Text excerpt
⁂
Jun 14 2006
The retrial in Libya of five Bulgarian nurses and a Palestinian doctor who have been accused of deliberately contaminating hundreds of Libyan children with AIDS, reopened this week.
Judge Mahmud al-Huweissa has called for the process to be sped up and has adjourned the trial to June 20 after a brief session and ruled that any petitions will in future need to be filed in writing.
The judge says weekly hearings will now take place because the case has "dragged on too long" but has rejected an application for the accused to be released on bail on the grounds that the defendants might be harmed by the victims' relatives.
Bulgaria has welcomed the decision and says they hope that the testimony of all the witnesses called by the defence and the arguments it will present will be reviewed with the maximum objectivity and the case decided with the shortest possible delay.
The team of Bulgarian defence lawyers for the five nurses called for a new expert opinion on what caused the hospital AIDS outbreak that infected the children, as the two existing assessments are incompatible.
Libyan experts said the outbreak was knowingly sparked by the nurses who have been in jail since 1999.
⁂
Extracted records
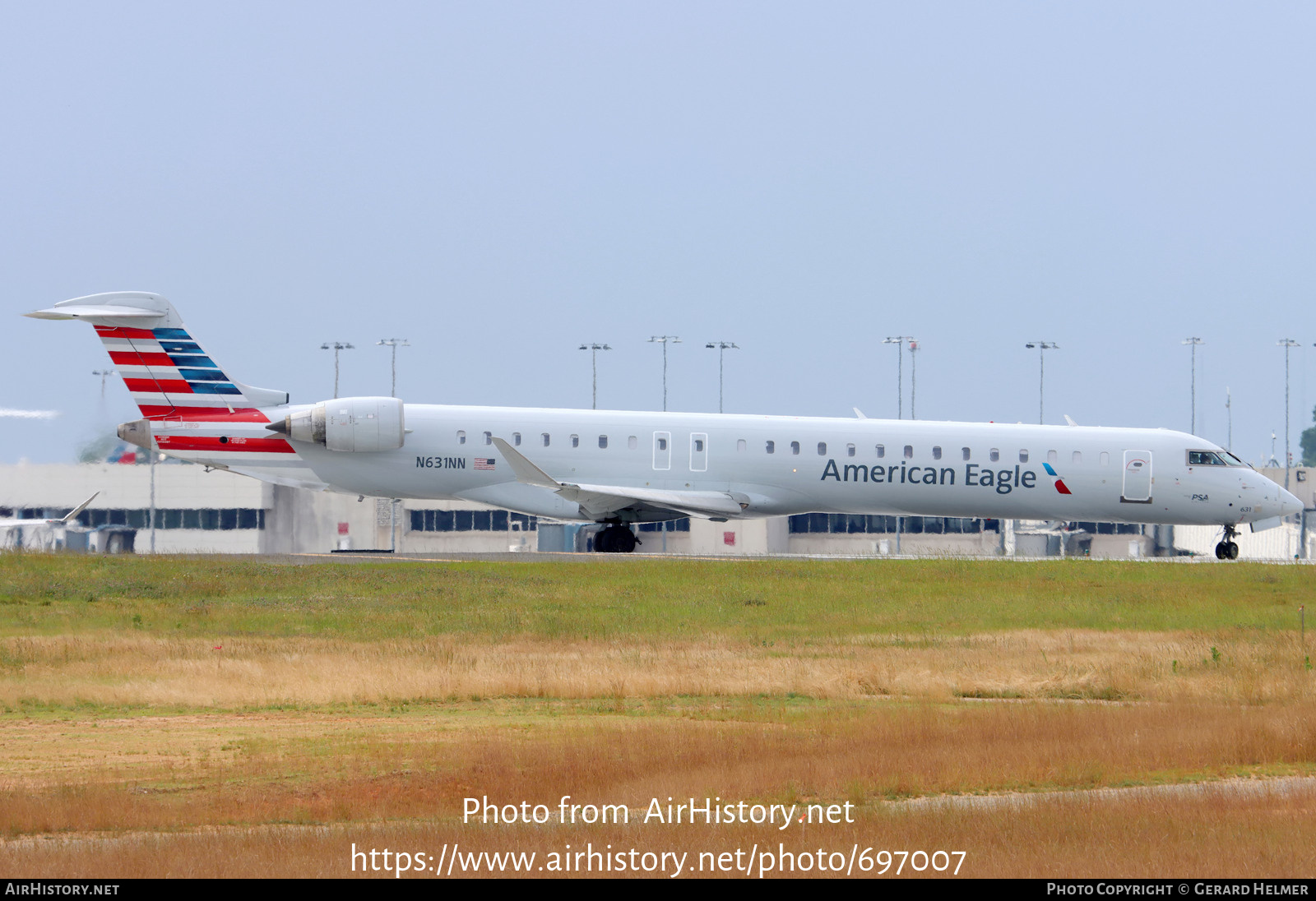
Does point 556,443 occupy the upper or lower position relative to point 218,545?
upper

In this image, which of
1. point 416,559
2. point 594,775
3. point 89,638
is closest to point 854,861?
point 594,775

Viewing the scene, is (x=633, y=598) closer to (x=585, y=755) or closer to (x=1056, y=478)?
(x=1056, y=478)

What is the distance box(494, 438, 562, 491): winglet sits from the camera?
33.5 meters

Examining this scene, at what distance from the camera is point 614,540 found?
36.6 metres

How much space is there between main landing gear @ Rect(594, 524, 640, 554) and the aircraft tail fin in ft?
31.4

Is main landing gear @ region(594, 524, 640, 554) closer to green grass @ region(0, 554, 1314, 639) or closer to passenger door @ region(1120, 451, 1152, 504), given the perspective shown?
green grass @ region(0, 554, 1314, 639)

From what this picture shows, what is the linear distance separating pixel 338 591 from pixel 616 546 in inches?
398

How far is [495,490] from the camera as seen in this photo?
3522 cm

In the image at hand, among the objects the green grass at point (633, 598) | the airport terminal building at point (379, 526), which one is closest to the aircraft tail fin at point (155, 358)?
the green grass at point (633, 598)

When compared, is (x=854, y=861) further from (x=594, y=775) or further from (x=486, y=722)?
(x=486, y=722)

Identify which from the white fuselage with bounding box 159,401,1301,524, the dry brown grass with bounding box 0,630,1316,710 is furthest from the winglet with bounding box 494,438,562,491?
the dry brown grass with bounding box 0,630,1316,710

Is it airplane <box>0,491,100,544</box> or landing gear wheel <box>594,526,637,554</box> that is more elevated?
landing gear wheel <box>594,526,637,554</box>

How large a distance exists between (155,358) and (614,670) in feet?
60.5

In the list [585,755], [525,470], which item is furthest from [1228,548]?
[585,755]
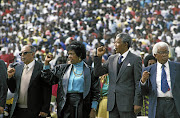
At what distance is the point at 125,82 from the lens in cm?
597

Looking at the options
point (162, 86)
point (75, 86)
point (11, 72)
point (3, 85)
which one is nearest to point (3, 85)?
point (3, 85)

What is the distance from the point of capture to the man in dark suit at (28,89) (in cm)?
630

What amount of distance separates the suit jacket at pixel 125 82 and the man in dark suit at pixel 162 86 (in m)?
0.19

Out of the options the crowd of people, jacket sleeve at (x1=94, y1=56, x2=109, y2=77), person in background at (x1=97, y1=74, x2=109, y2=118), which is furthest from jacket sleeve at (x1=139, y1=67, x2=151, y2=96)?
the crowd of people

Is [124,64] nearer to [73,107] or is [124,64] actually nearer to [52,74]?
[73,107]

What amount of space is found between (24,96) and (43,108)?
1.18ft

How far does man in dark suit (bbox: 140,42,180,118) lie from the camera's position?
18.7 ft

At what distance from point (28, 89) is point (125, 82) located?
1.57 m

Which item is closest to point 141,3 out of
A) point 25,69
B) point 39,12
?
point 39,12

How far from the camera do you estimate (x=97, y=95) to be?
616 cm

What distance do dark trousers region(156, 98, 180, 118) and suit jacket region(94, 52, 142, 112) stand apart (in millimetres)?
312

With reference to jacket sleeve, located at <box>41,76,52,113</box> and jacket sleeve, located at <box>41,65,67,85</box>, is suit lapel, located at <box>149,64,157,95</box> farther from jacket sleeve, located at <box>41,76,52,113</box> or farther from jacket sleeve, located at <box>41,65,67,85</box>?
jacket sleeve, located at <box>41,76,52,113</box>

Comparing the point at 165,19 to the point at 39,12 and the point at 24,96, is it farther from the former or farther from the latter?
the point at 24,96

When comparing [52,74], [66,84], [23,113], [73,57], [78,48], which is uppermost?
[78,48]
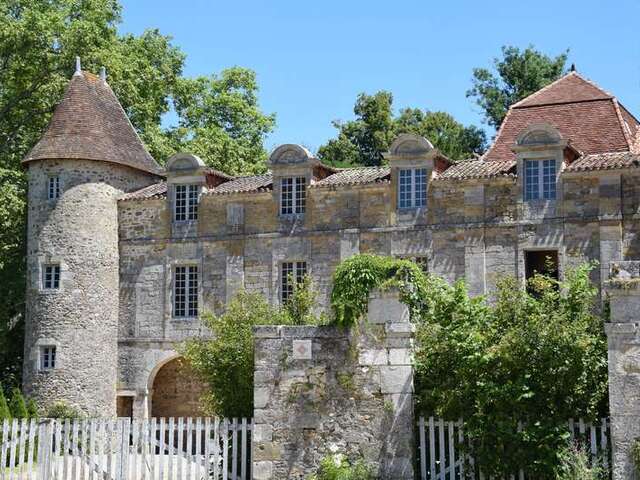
⁂
Study questions
**A.** In the report on the Libyan retrial of the Bulgarian nurses, rewrite the passage from "The team of" up to and including "jail since 1999.", substituting "epidemic" for "outbreak".
**B.** Write the next part of the news report on the retrial of the Bulgarian nurses and the Palestinian doctor in Libya, starting after its final sentence.

Answers by item
**A.**
The team of Bulgarian defence lawyers for the five nurses called for a new expert opinion on what caused the hospital AIDS epidemic that infected the children, as the two existing assessments are incompatible.
Libyan experts said the epidemic was knowingly sparked by the nurses who have been in jail since 1999.

**B.**
The nurses and the doctor were condemned to death in May 2004 at an initial trial in the eastern city of Benghazi after being convicted of infecting 426 Libyan children with AIDS while working at the local hospital.
An international outcry followed as the trial was widely perceived as unfair and human rights groups accused the Libyan authorities of prosecuting the foreigners in a cover-up.
At their first trial, scientist and co-discoverer of the AIDS virus, Luc Montagnier, and Italian Professor Vitorio Colizzi said the disease was rife before the nurses' arrival in Libya and was due to poor hygiene in the Benghazi hospital.
Defence lawyers also say that the incriminating testimony of Libyan medical experts was wrong and should be re-evaluated and they have urged the court to review the "pressure" brought to bear on the accused after their arrest in 1999.
They have asked the court to accept written testimony from a Bulgarian engineer Smilian Tachev, who was arrested together with the nurses but freed six months later who has said the nurses were tortured in detention.
Amnesty International has also said the women reported being tortured with electric shocks and beaten until they confessed.
Palestinian doctor Ashraf Hajjuj has complained about the conditions in which he is being held, and claims he is being discriminated against.
One of the defence lawyers, Thahiba Mohammed Moussa has stood down from defending the doctor and has reportedly joined the team of lawyers representing the victims' relatives.
The nurses are refusing to talk to Bulgarian journalists in the Judeida prison on the grounds that after eight years they have nothing to say.
The six proclaim their innocence and appealed to the Libyan Supreme Court, which ordered a new trial last December 25.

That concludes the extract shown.